- _GIVEN EXERCISE_: Rewrite the lines from the one containing "Have a look at" through the end of the material, changing "backpack" to "rucksack" and leaving everything else as it is.

## begin SUPPLIED DATA

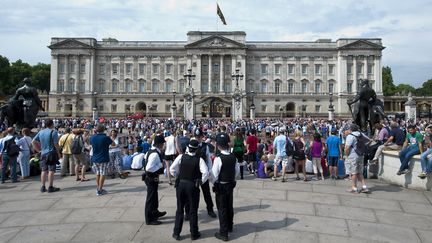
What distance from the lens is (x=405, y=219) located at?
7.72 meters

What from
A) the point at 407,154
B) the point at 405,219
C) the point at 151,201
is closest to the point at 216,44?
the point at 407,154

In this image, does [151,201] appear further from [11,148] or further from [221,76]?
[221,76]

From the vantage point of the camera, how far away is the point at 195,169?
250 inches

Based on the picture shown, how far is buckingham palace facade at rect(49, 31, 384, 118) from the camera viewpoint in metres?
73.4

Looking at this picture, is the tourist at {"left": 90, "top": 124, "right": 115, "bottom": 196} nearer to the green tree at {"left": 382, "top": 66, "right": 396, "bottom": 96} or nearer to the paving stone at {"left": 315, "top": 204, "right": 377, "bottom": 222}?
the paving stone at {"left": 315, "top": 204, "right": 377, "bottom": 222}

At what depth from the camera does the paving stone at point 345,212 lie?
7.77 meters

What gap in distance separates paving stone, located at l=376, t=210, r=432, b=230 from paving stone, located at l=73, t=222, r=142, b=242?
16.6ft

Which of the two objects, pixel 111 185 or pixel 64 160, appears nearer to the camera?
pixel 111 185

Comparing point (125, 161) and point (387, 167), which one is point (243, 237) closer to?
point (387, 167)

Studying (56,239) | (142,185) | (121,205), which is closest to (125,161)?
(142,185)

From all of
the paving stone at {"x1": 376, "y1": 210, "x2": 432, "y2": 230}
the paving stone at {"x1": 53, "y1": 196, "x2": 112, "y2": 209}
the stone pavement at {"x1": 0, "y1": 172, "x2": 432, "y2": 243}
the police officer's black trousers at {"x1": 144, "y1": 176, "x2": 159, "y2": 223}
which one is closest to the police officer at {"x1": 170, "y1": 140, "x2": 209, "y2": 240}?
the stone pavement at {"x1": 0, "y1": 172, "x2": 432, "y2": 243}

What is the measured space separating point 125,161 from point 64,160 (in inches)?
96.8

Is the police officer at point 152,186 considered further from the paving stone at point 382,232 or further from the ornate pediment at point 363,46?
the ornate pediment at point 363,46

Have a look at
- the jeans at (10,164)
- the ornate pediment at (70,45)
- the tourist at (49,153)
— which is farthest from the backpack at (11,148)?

## end SUPPLIED DATA

- _RESULT OF THE EXERCISE_:
Have a look at
- the jeans at (10,164)
- the ornate pediment at (70,45)
- the tourist at (49,153)
— which is farthest from the rucksack at (11,148)?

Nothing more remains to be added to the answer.